Saturday, October 31, 2009

A little late, though with all this time-change business, it's hard to say...


Happy Birthday Shanah! I hope your birthday was filled with sparkles and wonder. You deserve it more than I can say. Love is coming to you from India (how many people can say that?)- I am constantly amazed by all that you are!
xoxoxo
Alex

Magical Mystery Tour / Jadu Life


I feel a little bit like I'm living a charmed life. Not that it's a little bit charmed, because it is certainly a LOT charmed, if it is at all. It just feels a little bit unreal. But it's not unreal in the cinderella-pumpkin-prince-charming kind of way. More in the I-just-ate-five-hundred-gelabies-and-went-to-a-halloween-party-in-new-delhi-plus-did-i-mention-i'm-in-india-and-i-have-a-bit-of-a-headache-from-the-swig-of-whiskey-i-had-in-the-bathroom kind of way. (Note 1: Happy Halloween! Note 2: No, I'm not drinking alone in the bathroom. Just being a proper 22 year old with other 22 year olds for once. Plus I only had one swig. Or three. Really though, just three. I promise.)

I'm sitting on the back porch with my laptop, my water bottle, my headache, five liters of bug spray, and the moon. My face is painted in what I hoped might be a butterfly-esque kind of way, but may have just come off as borderline juvinile, and in any case is, by now, just smudges of black and blue. Children chattering, yelling across the park- shouldn't they be asleep? Their response- shouldn't you? Firecrackers go off spontaneously in the background, purportedly for some holiday or other, but interestingly enough there seems to be no end to the holidays for which firecrackers are required here in New Delhi. Stray men and dogs circumambulate the park, maybe looking for something, maybe having found it or each other.

Once, I met a friend at a party who was there out of obligation rather than free will.

A: I'm sorry you had to come tonight.
F: It's OK, I was excited to see you.

We don't always find what we want where we look for it, but often we find something better, something we couldn't have imagined. Maybe that's what makes it so much more special. We couldn't have dreamt it, it could only exist life. Is it possible that in the space between dreams and the life we expect lies the life we live, equal parts imagination, pain, and kaleidoscopic color?

* WHAT YOU ARE ASKED TO DO *
Please copy the blog post word for word from "Once, I met" up to and including "and kaleidoscopic color?".

* DATASET SECTION *
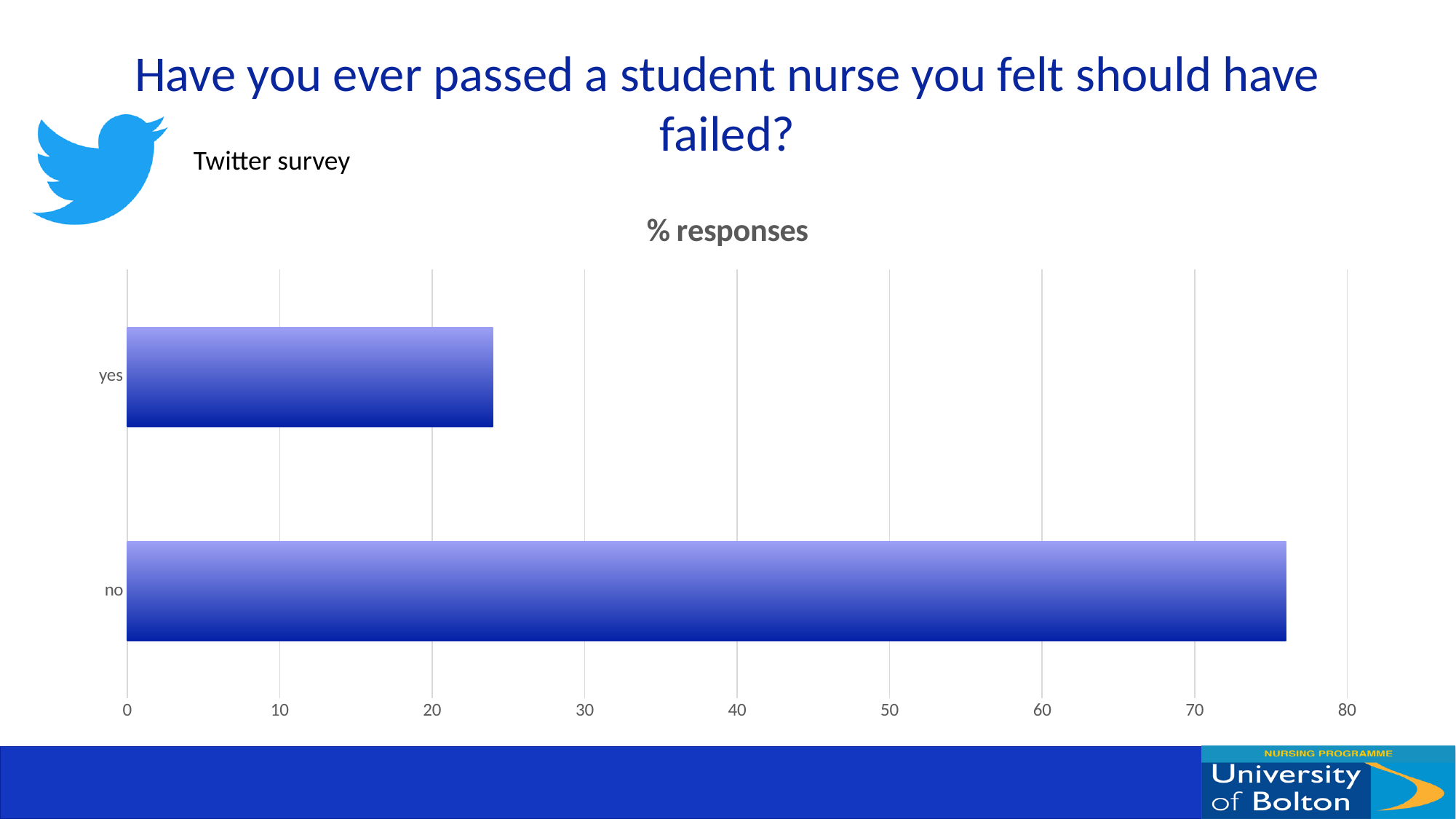
Is the value for no greater or less than 70? greater What is the title of the chart? % responses Is the value for yes greater or less than 20? greater Which category has the highest value in the chart? no What kind of chart is shown on the slide? bar chart What is the highest value shown on the horizontal axis of the chart? 80 Is the value for yes greater or less than 30? less Which category has the lowest value in the chart? yes How many categories are plotted in the chart? 2 Which is larger, the value for yes or the value for no? no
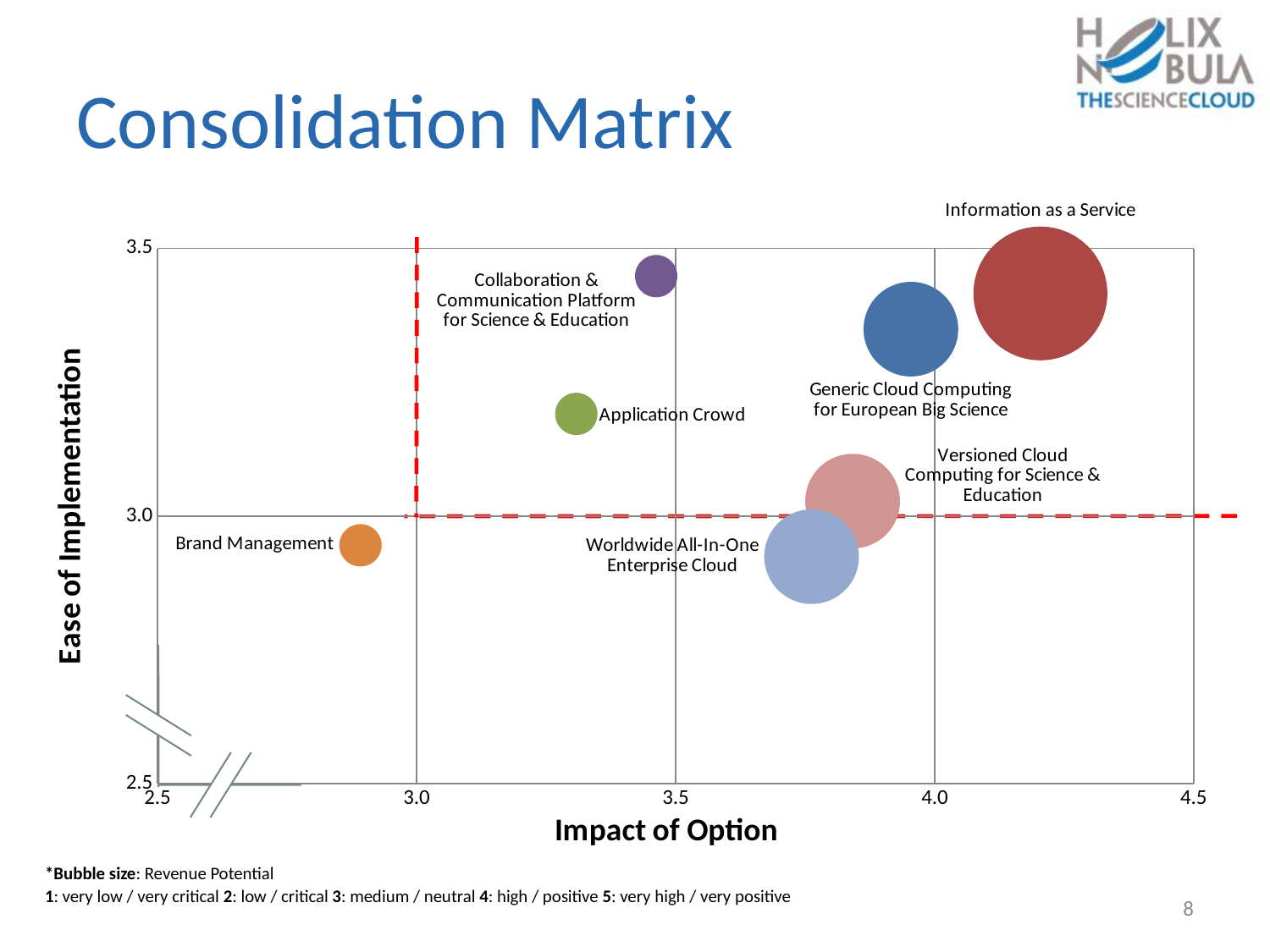
Is the Impact of Option value for Brand Management greater or less than 3.0? less Which option has the largest bubble in the Consolidation Matrix? Information as a Service Which option has the highest Impact of Option value? Information as a Service Is the Impact of Option value for Application Crowd greater or less than 3.5? less What is the title of the horizontal axis of the chart? Impact of Option Which has the higher Ease of Implementation: Application Crowd or Collaboration & Communication Platform for Science & Education? Collaboration & Communication Platform for Science & Education What kind of chart is shown on the slide? Bubble chart Which option has the lowest Impact of Option value? Brand Management What does the bubble size represent in the Consolidation Matrix? Revenue Potential Is the Ease of Implementation value for Application Crowd greater or less than 3.0? greater How many bubbles (options) are plotted in the Consolidation Matrix? 7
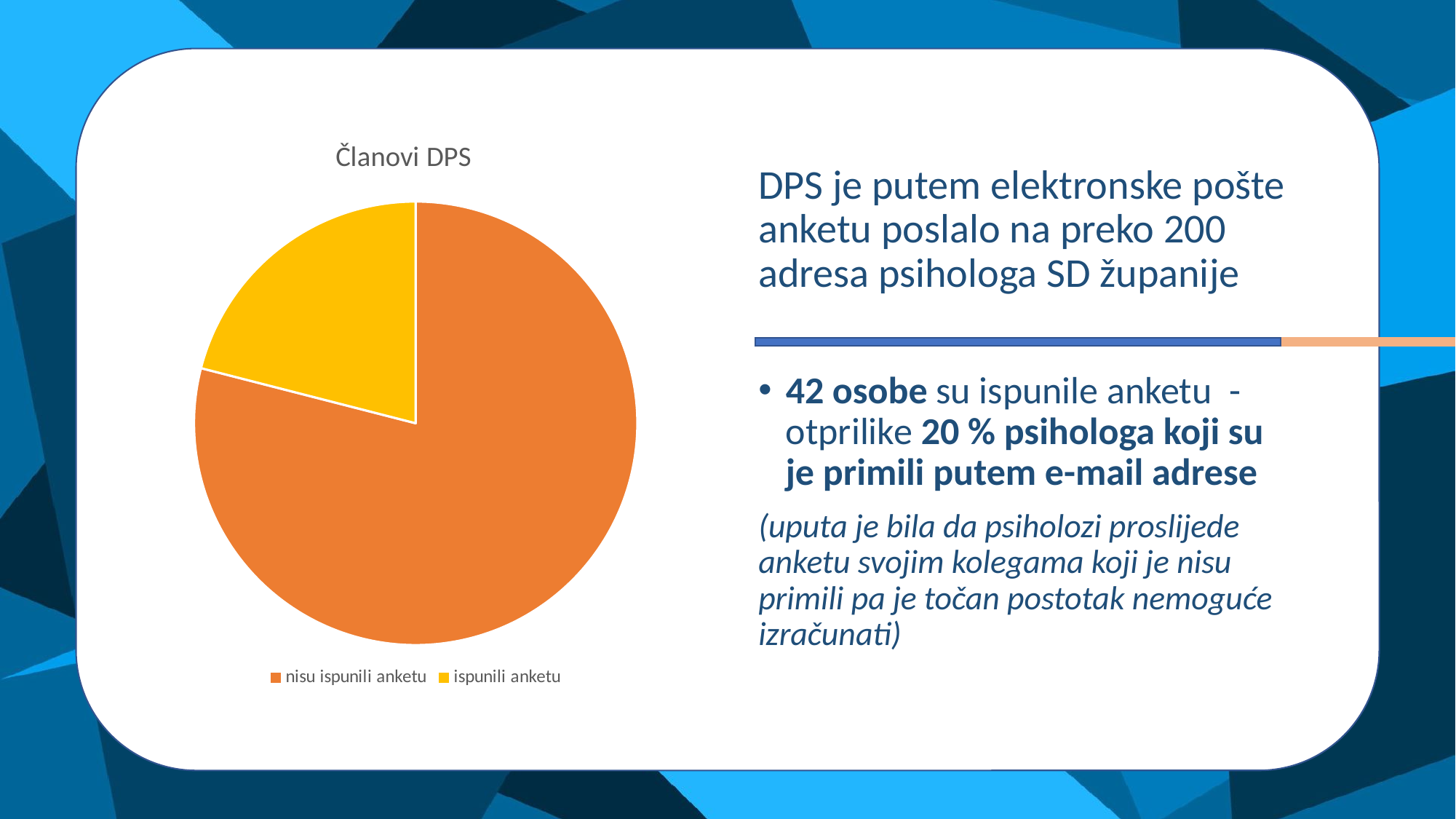
Which slice is larger, "nisu ispunili anketu" or "ispunili anketu"? nisu ispunili anketu Which category has the largest slice of the pie? nisu ispunili anketu What colour is the "ispunili anketu" slice? yellow What kind of chart is shown on the slide? pie chart Which category has the smallest slice of the pie? ispunili anketu What is the title of the chart? Članovi DPS How many slices does the pie chart have? 2 How many entries does the chart legend list? 2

* RESULT OF THE EXERCISE *
Once, I met a friend at a party who was there out of obligation rather than free will.

A: I'm sorry you had to come tonight.
F: It's OK, I was excited to see you.

We don't always find what we want where we look for it, but often we find something better, something we couldn't have imagined. Maybe that's what makes it so much more special. We couldn't have dreamt it, it could only exist life. Is it possible that in the space between dreams and the life we expect lies the life we live, equal parts imagination, pain, and kaleidoscopic color?